Text section |

....................

I became an artist anyway, but the solitary kind...I love to create images and I always will...but it's a solitary way of creating something, and yes, there's art guilds and classes...but it's still an individual endeavor. And then maybe you can share it later on, once it's finished...but it will never be spontaneous, like playing music with people in real time, creating it on the spot, and the cameraderie and sheer joy of doing it when it's happening! not to mention the audience who is also watching and listening and experiencing the whole thing...real time as it's being created...the way people smile at each other during the song...and I've seen it, the smiles people give each other when playing and singing, whether it's a small gathering, or onstage at a big arena, music is a shared experience...and I guess I'm just jealous...

Saturday, August 1, 2009

One Thing Leads to Another

A long time ago when I was in kindergarten, my parents had been planning to buy a house, and move out of the house we lived in, which was my dad's parents house in San Jose. He and his siblings inherited that house when their parents died at a young age. So my dad, at age 23, basically finished raising his younger siblings. Of course, that didn't sit well with some of them, so they moved out as soon as they could. My dad stayed on, got married and then I was born, and we lived in that house until I was 5.

They found a house in the Willow Glen neighborhood, I remember driving by there a few times, peeking through the windows as they would show it to friends and relatives. The deal was just about done, but then something happened and the deal fell it was back to looking again. A couple months later they found another house on Doma Drive, and that's where we ended up moving to, and that was the house I grew up in, we lived there for 20 years.

As I grew up and went to the same school for 8 years, and then on to high school along with those same kids, I would often think back to that house we 'almost' lived in, and how much different my life would have been, with different friends, and different experiences...would the trajectory of my life path be entirely different? or would it veer back in the same general direction? What opportunities were missed? What disasters were avoided? Well, none of us will ever know, and it's the same for everyone. There are major forks in the road in everyones' life path...some we take by choice, some by circumstance. And it is always by chance, or by fate, that in a single instant one's life can change course forever.

....................

Dataset rows |
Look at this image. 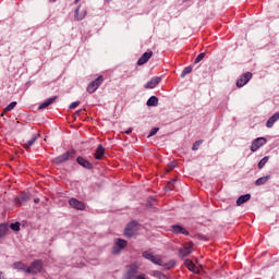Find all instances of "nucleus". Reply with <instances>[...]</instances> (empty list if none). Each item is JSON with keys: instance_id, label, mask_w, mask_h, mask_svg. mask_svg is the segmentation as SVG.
<instances>
[{"instance_id": "4c0bfd02", "label": "nucleus", "mask_w": 279, "mask_h": 279, "mask_svg": "<svg viewBox=\"0 0 279 279\" xmlns=\"http://www.w3.org/2000/svg\"><path fill=\"white\" fill-rule=\"evenodd\" d=\"M124 134H132V128H129L126 131H124Z\"/></svg>"}, {"instance_id": "a211bd4d", "label": "nucleus", "mask_w": 279, "mask_h": 279, "mask_svg": "<svg viewBox=\"0 0 279 279\" xmlns=\"http://www.w3.org/2000/svg\"><path fill=\"white\" fill-rule=\"evenodd\" d=\"M157 265H159V267H163L167 271H169V269H173V267H175V260L171 259L168 263H165L162 259H159V263Z\"/></svg>"}, {"instance_id": "c85d7f7f", "label": "nucleus", "mask_w": 279, "mask_h": 279, "mask_svg": "<svg viewBox=\"0 0 279 279\" xmlns=\"http://www.w3.org/2000/svg\"><path fill=\"white\" fill-rule=\"evenodd\" d=\"M153 276L158 279H168L167 275L162 274L160 270H154Z\"/></svg>"}, {"instance_id": "f03ea898", "label": "nucleus", "mask_w": 279, "mask_h": 279, "mask_svg": "<svg viewBox=\"0 0 279 279\" xmlns=\"http://www.w3.org/2000/svg\"><path fill=\"white\" fill-rule=\"evenodd\" d=\"M72 158H75V150L71 149L62 155L54 158L56 165H62V162H66L68 160H71Z\"/></svg>"}, {"instance_id": "0eeeda50", "label": "nucleus", "mask_w": 279, "mask_h": 279, "mask_svg": "<svg viewBox=\"0 0 279 279\" xmlns=\"http://www.w3.org/2000/svg\"><path fill=\"white\" fill-rule=\"evenodd\" d=\"M125 247H128V241L119 238L114 241L112 252L113 254H119V252H121V250H125Z\"/></svg>"}, {"instance_id": "58836bf2", "label": "nucleus", "mask_w": 279, "mask_h": 279, "mask_svg": "<svg viewBox=\"0 0 279 279\" xmlns=\"http://www.w3.org/2000/svg\"><path fill=\"white\" fill-rule=\"evenodd\" d=\"M174 167H175V162H171L170 163V169H174Z\"/></svg>"}, {"instance_id": "473e14b6", "label": "nucleus", "mask_w": 279, "mask_h": 279, "mask_svg": "<svg viewBox=\"0 0 279 279\" xmlns=\"http://www.w3.org/2000/svg\"><path fill=\"white\" fill-rule=\"evenodd\" d=\"M16 108V101H12L4 108V112H12V109Z\"/></svg>"}, {"instance_id": "37998d69", "label": "nucleus", "mask_w": 279, "mask_h": 279, "mask_svg": "<svg viewBox=\"0 0 279 279\" xmlns=\"http://www.w3.org/2000/svg\"><path fill=\"white\" fill-rule=\"evenodd\" d=\"M169 184H175V181H170Z\"/></svg>"}, {"instance_id": "49530a36", "label": "nucleus", "mask_w": 279, "mask_h": 279, "mask_svg": "<svg viewBox=\"0 0 279 279\" xmlns=\"http://www.w3.org/2000/svg\"><path fill=\"white\" fill-rule=\"evenodd\" d=\"M80 112H82V110H78V111H77V114H80Z\"/></svg>"}, {"instance_id": "39448f33", "label": "nucleus", "mask_w": 279, "mask_h": 279, "mask_svg": "<svg viewBox=\"0 0 279 279\" xmlns=\"http://www.w3.org/2000/svg\"><path fill=\"white\" fill-rule=\"evenodd\" d=\"M29 199V194L21 193L17 197L14 198V204L17 206V208H20L21 206H25Z\"/></svg>"}, {"instance_id": "1a4fd4ad", "label": "nucleus", "mask_w": 279, "mask_h": 279, "mask_svg": "<svg viewBox=\"0 0 279 279\" xmlns=\"http://www.w3.org/2000/svg\"><path fill=\"white\" fill-rule=\"evenodd\" d=\"M69 205L75 210H86V204H84V202L78 201L77 198H70Z\"/></svg>"}, {"instance_id": "ddd939ff", "label": "nucleus", "mask_w": 279, "mask_h": 279, "mask_svg": "<svg viewBox=\"0 0 279 279\" xmlns=\"http://www.w3.org/2000/svg\"><path fill=\"white\" fill-rule=\"evenodd\" d=\"M151 56H154L153 51L144 52L142 57L137 60V66H143V64H147L149 60L151 59Z\"/></svg>"}, {"instance_id": "4468645a", "label": "nucleus", "mask_w": 279, "mask_h": 279, "mask_svg": "<svg viewBox=\"0 0 279 279\" xmlns=\"http://www.w3.org/2000/svg\"><path fill=\"white\" fill-rule=\"evenodd\" d=\"M170 228L173 234H184V236H189V231L180 225H172Z\"/></svg>"}, {"instance_id": "bb28decb", "label": "nucleus", "mask_w": 279, "mask_h": 279, "mask_svg": "<svg viewBox=\"0 0 279 279\" xmlns=\"http://www.w3.org/2000/svg\"><path fill=\"white\" fill-rule=\"evenodd\" d=\"M146 106H148V107H156V106H158V97L151 96V97L147 100Z\"/></svg>"}, {"instance_id": "f3484780", "label": "nucleus", "mask_w": 279, "mask_h": 279, "mask_svg": "<svg viewBox=\"0 0 279 279\" xmlns=\"http://www.w3.org/2000/svg\"><path fill=\"white\" fill-rule=\"evenodd\" d=\"M95 159L96 160H101V158H104V156H106V148H104V145L99 144L96 148L95 151Z\"/></svg>"}, {"instance_id": "f257e3e1", "label": "nucleus", "mask_w": 279, "mask_h": 279, "mask_svg": "<svg viewBox=\"0 0 279 279\" xmlns=\"http://www.w3.org/2000/svg\"><path fill=\"white\" fill-rule=\"evenodd\" d=\"M136 232H138V222L133 220L126 225L124 236H126V239H132V236H135Z\"/></svg>"}, {"instance_id": "5701e85b", "label": "nucleus", "mask_w": 279, "mask_h": 279, "mask_svg": "<svg viewBox=\"0 0 279 279\" xmlns=\"http://www.w3.org/2000/svg\"><path fill=\"white\" fill-rule=\"evenodd\" d=\"M250 199H252V194H244V195H241V196L236 199V206H243V204H247V202H250Z\"/></svg>"}, {"instance_id": "cd10ccee", "label": "nucleus", "mask_w": 279, "mask_h": 279, "mask_svg": "<svg viewBox=\"0 0 279 279\" xmlns=\"http://www.w3.org/2000/svg\"><path fill=\"white\" fill-rule=\"evenodd\" d=\"M267 162H269V156H265L264 158H262L257 165L258 169H263V167H265L267 165Z\"/></svg>"}, {"instance_id": "72a5a7b5", "label": "nucleus", "mask_w": 279, "mask_h": 279, "mask_svg": "<svg viewBox=\"0 0 279 279\" xmlns=\"http://www.w3.org/2000/svg\"><path fill=\"white\" fill-rule=\"evenodd\" d=\"M202 143H204L203 140H198V141L194 142V144L192 146V150L197 151V149H199V146L202 145Z\"/></svg>"}, {"instance_id": "79ce46f5", "label": "nucleus", "mask_w": 279, "mask_h": 279, "mask_svg": "<svg viewBox=\"0 0 279 279\" xmlns=\"http://www.w3.org/2000/svg\"><path fill=\"white\" fill-rule=\"evenodd\" d=\"M80 3V0H74V5H77Z\"/></svg>"}, {"instance_id": "6ab92c4d", "label": "nucleus", "mask_w": 279, "mask_h": 279, "mask_svg": "<svg viewBox=\"0 0 279 279\" xmlns=\"http://www.w3.org/2000/svg\"><path fill=\"white\" fill-rule=\"evenodd\" d=\"M160 82H162V78L160 76H156V77H153L144 87L156 88Z\"/></svg>"}, {"instance_id": "6e6552de", "label": "nucleus", "mask_w": 279, "mask_h": 279, "mask_svg": "<svg viewBox=\"0 0 279 279\" xmlns=\"http://www.w3.org/2000/svg\"><path fill=\"white\" fill-rule=\"evenodd\" d=\"M250 80H252V73L251 72H246L244 73L242 76H240V78L236 81V87L238 88H243V86H245V84H247L250 82Z\"/></svg>"}, {"instance_id": "c9c22d12", "label": "nucleus", "mask_w": 279, "mask_h": 279, "mask_svg": "<svg viewBox=\"0 0 279 279\" xmlns=\"http://www.w3.org/2000/svg\"><path fill=\"white\" fill-rule=\"evenodd\" d=\"M158 130H160L159 128H153L148 134V138H151V136H156V134H158Z\"/></svg>"}, {"instance_id": "dca6fc26", "label": "nucleus", "mask_w": 279, "mask_h": 279, "mask_svg": "<svg viewBox=\"0 0 279 279\" xmlns=\"http://www.w3.org/2000/svg\"><path fill=\"white\" fill-rule=\"evenodd\" d=\"M185 267L192 271L193 274H199V268L193 263L191 259H185L184 260Z\"/></svg>"}, {"instance_id": "7c9ffc66", "label": "nucleus", "mask_w": 279, "mask_h": 279, "mask_svg": "<svg viewBox=\"0 0 279 279\" xmlns=\"http://www.w3.org/2000/svg\"><path fill=\"white\" fill-rule=\"evenodd\" d=\"M192 72H193V68L192 66H186V68L183 69V71L181 73V77H186V75H189Z\"/></svg>"}, {"instance_id": "423d86ee", "label": "nucleus", "mask_w": 279, "mask_h": 279, "mask_svg": "<svg viewBox=\"0 0 279 279\" xmlns=\"http://www.w3.org/2000/svg\"><path fill=\"white\" fill-rule=\"evenodd\" d=\"M267 144V138L265 137H257L253 141L251 145V151H258L263 145Z\"/></svg>"}, {"instance_id": "f8f14e48", "label": "nucleus", "mask_w": 279, "mask_h": 279, "mask_svg": "<svg viewBox=\"0 0 279 279\" xmlns=\"http://www.w3.org/2000/svg\"><path fill=\"white\" fill-rule=\"evenodd\" d=\"M81 8H82V4H78L74 11V19L76 21H84V19H86L87 11L86 9H82V11L80 12Z\"/></svg>"}, {"instance_id": "aec40b11", "label": "nucleus", "mask_w": 279, "mask_h": 279, "mask_svg": "<svg viewBox=\"0 0 279 279\" xmlns=\"http://www.w3.org/2000/svg\"><path fill=\"white\" fill-rule=\"evenodd\" d=\"M56 99H58V96L47 98L44 102H41L39 105L38 109L39 110H45V108H49V106H51V104H53L56 101Z\"/></svg>"}, {"instance_id": "4be33fe9", "label": "nucleus", "mask_w": 279, "mask_h": 279, "mask_svg": "<svg viewBox=\"0 0 279 279\" xmlns=\"http://www.w3.org/2000/svg\"><path fill=\"white\" fill-rule=\"evenodd\" d=\"M277 121H279V111L276 112L274 116H271L267 122H266V128L271 129L274 128V124L277 123Z\"/></svg>"}, {"instance_id": "f704fd0d", "label": "nucleus", "mask_w": 279, "mask_h": 279, "mask_svg": "<svg viewBox=\"0 0 279 279\" xmlns=\"http://www.w3.org/2000/svg\"><path fill=\"white\" fill-rule=\"evenodd\" d=\"M204 58H206V52L199 53V54L195 58V60H194L195 64H198V62H202V60H204Z\"/></svg>"}, {"instance_id": "ea45409f", "label": "nucleus", "mask_w": 279, "mask_h": 279, "mask_svg": "<svg viewBox=\"0 0 279 279\" xmlns=\"http://www.w3.org/2000/svg\"><path fill=\"white\" fill-rule=\"evenodd\" d=\"M0 279H5V276L3 275L2 271H0Z\"/></svg>"}, {"instance_id": "e433bc0d", "label": "nucleus", "mask_w": 279, "mask_h": 279, "mask_svg": "<svg viewBox=\"0 0 279 279\" xmlns=\"http://www.w3.org/2000/svg\"><path fill=\"white\" fill-rule=\"evenodd\" d=\"M77 106H80V101H74V102H72V104L69 106V108H70V110H75V108H77Z\"/></svg>"}, {"instance_id": "2f4dec72", "label": "nucleus", "mask_w": 279, "mask_h": 279, "mask_svg": "<svg viewBox=\"0 0 279 279\" xmlns=\"http://www.w3.org/2000/svg\"><path fill=\"white\" fill-rule=\"evenodd\" d=\"M10 228L13 230V232H19V230H21V222H12Z\"/></svg>"}, {"instance_id": "b1692460", "label": "nucleus", "mask_w": 279, "mask_h": 279, "mask_svg": "<svg viewBox=\"0 0 279 279\" xmlns=\"http://www.w3.org/2000/svg\"><path fill=\"white\" fill-rule=\"evenodd\" d=\"M39 134H34L29 141L23 144L24 149H29L38 141Z\"/></svg>"}, {"instance_id": "9b49d317", "label": "nucleus", "mask_w": 279, "mask_h": 279, "mask_svg": "<svg viewBox=\"0 0 279 279\" xmlns=\"http://www.w3.org/2000/svg\"><path fill=\"white\" fill-rule=\"evenodd\" d=\"M136 274H138V267H136V265H131L126 272L123 275V279H135Z\"/></svg>"}, {"instance_id": "9d476101", "label": "nucleus", "mask_w": 279, "mask_h": 279, "mask_svg": "<svg viewBox=\"0 0 279 279\" xmlns=\"http://www.w3.org/2000/svg\"><path fill=\"white\" fill-rule=\"evenodd\" d=\"M193 252V243H187L184 244L180 250H179V256L181 258H185V256H189Z\"/></svg>"}, {"instance_id": "412c9836", "label": "nucleus", "mask_w": 279, "mask_h": 279, "mask_svg": "<svg viewBox=\"0 0 279 279\" xmlns=\"http://www.w3.org/2000/svg\"><path fill=\"white\" fill-rule=\"evenodd\" d=\"M76 162L81 165V167H84V169H93V163H90V161L86 160L84 157H77Z\"/></svg>"}, {"instance_id": "393cba45", "label": "nucleus", "mask_w": 279, "mask_h": 279, "mask_svg": "<svg viewBox=\"0 0 279 279\" xmlns=\"http://www.w3.org/2000/svg\"><path fill=\"white\" fill-rule=\"evenodd\" d=\"M13 269H17V271H25L27 272V265L23 264V262H16L13 264Z\"/></svg>"}, {"instance_id": "a19ab883", "label": "nucleus", "mask_w": 279, "mask_h": 279, "mask_svg": "<svg viewBox=\"0 0 279 279\" xmlns=\"http://www.w3.org/2000/svg\"><path fill=\"white\" fill-rule=\"evenodd\" d=\"M34 202H35L36 204H40V198H35Z\"/></svg>"}, {"instance_id": "7ed1b4c3", "label": "nucleus", "mask_w": 279, "mask_h": 279, "mask_svg": "<svg viewBox=\"0 0 279 279\" xmlns=\"http://www.w3.org/2000/svg\"><path fill=\"white\" fill-rule=\"evenodd\" d=\"M43 271V260L36 259L34 260L31 266L26 269V274H40Z\"/></svg>"}, {"instance_id": "20e7f679", "label": "nucleus", "mask_w": 279, "mask_h": 279, "mask_svg": "<svg viewBox=\"0 0 279 279\" xmlns=\"http://www.w3.org/2000/svg\"><path fill=\"white\" fill-rule=\"evenodd\" d=\"M104 84V76L99 75L95 81H93L88 86H87V93L93 95Z\"/></svg>"}, {"instance_id": "c03bdc74", "label": "nucleus", "mask_w": 279, "mask_h": 279, "mask_svg": "<svg viewBox=\"0 0 279 279\" xmlns=\"http://www.w3.org/2000/svg\"><path fill=\"white\" fill-rule=\"evenodd\" d=\"M106 1V3H110V1H112V0H105Z\"/></svg>"}, {"instance_id": "c756f323", "label": "nucleus", "mask_w": 279, "mask_h": 279, "mask_svg": "<svg viewBox=\"0 0 279 279\" xmlns=\"http://www.w3.org/2000/svg\"><path fill=\"white\" fill-rule=\"evenodd\" d=\"M8 225H0V239H2V236H5V234L8 233Z\"/></svg>"}, {"instance_id": "2eb2a0df", "label": "nucleus", "mask_w": 279, "mask_h": 279, "mask_svg": "<svg viewBox=\"0 0 279 279\" xmlns=\"http://www.w3.org/2000/svg\"><path fill=\"white\" fill-rule=\"evenodd\" d=\"M143 258H146V260H150V263H154V265H158V263H160V258L148 251L143 253Z\"/></svg>"}, {"instance_id": "a18cd8bd", "label": "nucleus", "mask_w": 279, "mask_h": 279, "mask_svg": "<svg viewBox=\"0 0 279 279\" xmlns=\"http://www.w3.org/2000/svg\"><path fill=\"white\" fill-rule=\"evenodd\" d=\"M186 1H189V0H183V3H186Z\"/></svg>"}, {"instance_id": "a878e982", "label": "nucleus", "mask_w": 279, "mask_h": 279, "mask_svg": "<svg viewBox=\"0 0 279 279\" xmlns=\"http://www.w3.org/2000/svg\"><path fill=\"white\" fill-rule=\"evenodd\" d=\"M269 178H271V177L270 175L260 177L259 179H257L255 181V185L256 186H263V184H267V181L269 180Z\"/></svg>"}]
</instances>
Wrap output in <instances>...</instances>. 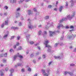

....................

Written problem A |
List every named place that the blog post mentions.
Written problem B |
Answer these questions from the blog post.
(i) How old was the writer's dad when he began finishing the raising of his younger siblings?
(ii) For how many years did the family live in the house on Doma Drive?
(iii) What does the writer call music, whether at a small gathering or onstage at a big arena?

Task answer A |
San Jose
Willow Glen
Doma Drive

Task answer B |
(i) He was 23.
(ii) They lived there for 20 years.
(iii) The writer calls music a shared experience.